CIOMS ADR reporting form and structure MCQs With Answer

Introduction: The CIOMS ADR reporting form is a standardized pharmacovigilance tool used worldwide to document adverse drug reactions (ADRs), ensuring consistent case capture for signal detection, regulatory reporting, and safety assessment. B. Pharm students should understand CIOMS structure—patient details, reaction description, suspect drug information, reporter data, seriousness, expectedness, causality and supporting lab results—and related concepts like MedDRA coding, ICH E2B electronic exchange, expedited SUSAR timelines and dechallenge/rechallenge information. Mastery of CIOMS form content helps pharmacists contribute accurately to drug safety, improve post-marketing surveillance, and support clinical trial reporting. Now let’s test your knowledge with 30 MCQs on this topic.

Q1. What is the primary purpose of the CIOMS ADR reporting form?

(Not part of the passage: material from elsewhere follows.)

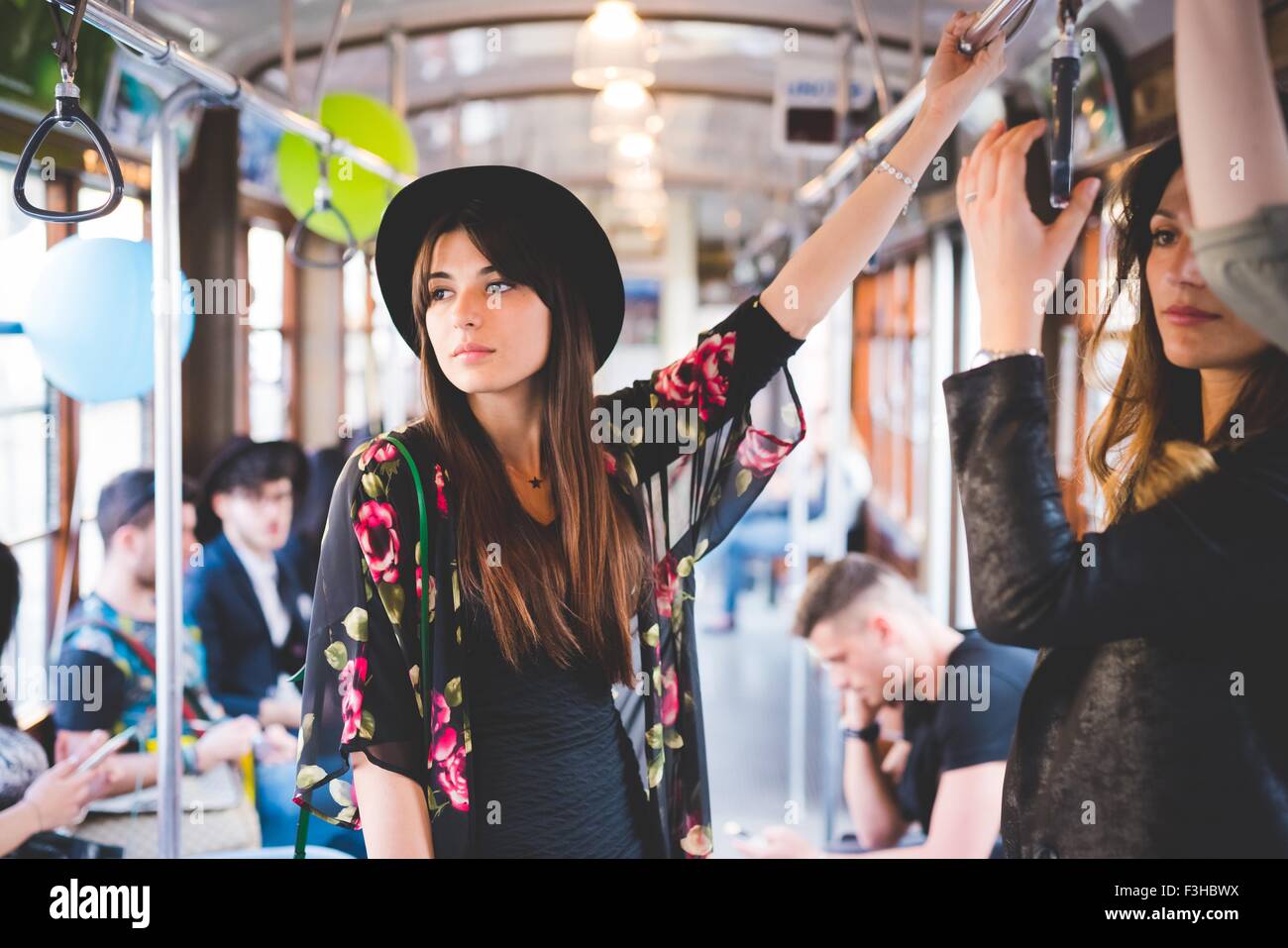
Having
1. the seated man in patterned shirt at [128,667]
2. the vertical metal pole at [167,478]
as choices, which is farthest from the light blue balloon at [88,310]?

• To standardize adverse drug reaction case reporting for pharmacovigilance
• To replace clinical trial case report forms
• To prescribe dosing regimens for new drugs
• To record financial data of drug sales

Correct Answer: To standardize adverse drug reaction case reporting for pharmacovigilance

Q2. Which major sections are typically included in a CIOMS form?

• Patient information, adverse reaction, suspect drug details, reporter information
• Marketing strategy, patient billing, drug pricing, distribution channels
• Clinical trial randomization list, placebo formulation, CRO budget, informed consent
• Manufacturing lot numbers only

Correct Answer: Patient information, adverse reaction, suspect drug details, reporter information

Q3. CIOMS stands for which organization?

• Council for International Organizations of Medical Sciences
• Clinical Investigation of Medicines and Safety
• Committee for International Oversight of Medical Studies
• Consortium for Institutional Medication Safety

Correct Answer: Council for International Organizations of Medical Sciences

Q4. Which activity is the CIOMS form primarily designed to support?

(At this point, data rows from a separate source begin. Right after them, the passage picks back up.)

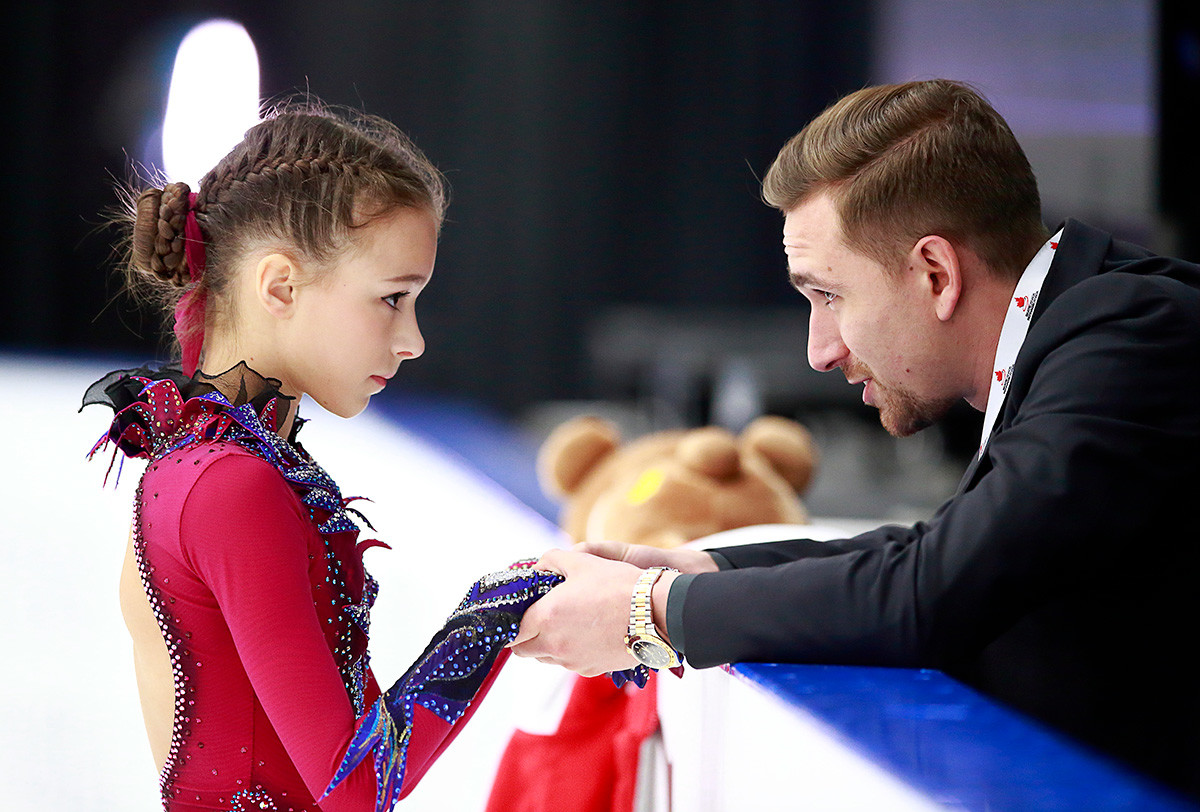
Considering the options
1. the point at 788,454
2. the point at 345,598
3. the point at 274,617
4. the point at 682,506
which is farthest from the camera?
the point at 788,454

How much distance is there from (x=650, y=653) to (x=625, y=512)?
0.85 m

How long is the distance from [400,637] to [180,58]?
36.9 inches

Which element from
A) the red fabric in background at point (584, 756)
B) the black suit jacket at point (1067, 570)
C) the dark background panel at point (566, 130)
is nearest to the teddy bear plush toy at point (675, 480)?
the red fabric in background at point (584, 756)

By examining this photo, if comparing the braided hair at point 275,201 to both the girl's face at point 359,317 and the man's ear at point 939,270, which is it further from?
the man's ear at point 939,270

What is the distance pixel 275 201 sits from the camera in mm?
1087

• Pharmacovigilance case reporting and safety surveillance
• Drug manufacturing quality control
• Patent application drafting
• Hospital financial auditing

Correct Answer: Pharmacovigilance case reporting and safety surveillance

Q5. Where on the CIOMS form is the latency or time-to-onset of the reaction recorded?

• Adverse reaction details / onset date section
• Manufacturer contact section
• Drug batch distribution list
• Marketing authorization date field

Correct Answer: Adverse reaction details / onset date section

Q6. Which of the following is NOT considered a seriousness criterion on CIOMS?

• Mild, self-limiting headache with no medical intervention
• Death
• Life-threatening event
• Hospitalization or prolonged hospitalization

Correct Answer: Mild, self-limiting headache with no medical intervention

Q7. What does “expectedness” refer to in a CIOMS report?

• Whether the reaction is listed in the product labeling or Investigator’s Brochure
• Whether the patient expected to experience side effects
• The marketing expectations for drug uptake
• The expected cost of treatment

Correct Answer: Whether the reaction is listed in the product labeling or Investigator’s Brochure

Q8. Which set of categories is commonly used for causality assessment in ADR reports?

• Certain, probable/likely, possible, unlikely
• High, medium, low, none
• Positive, negative, neutral, unknown
• Immediate, delayed, chronic, recurrent

Correct Answer: Certain, probable/likely, possible, unlikely

Q9. What does the abbreviation SUSAR mean?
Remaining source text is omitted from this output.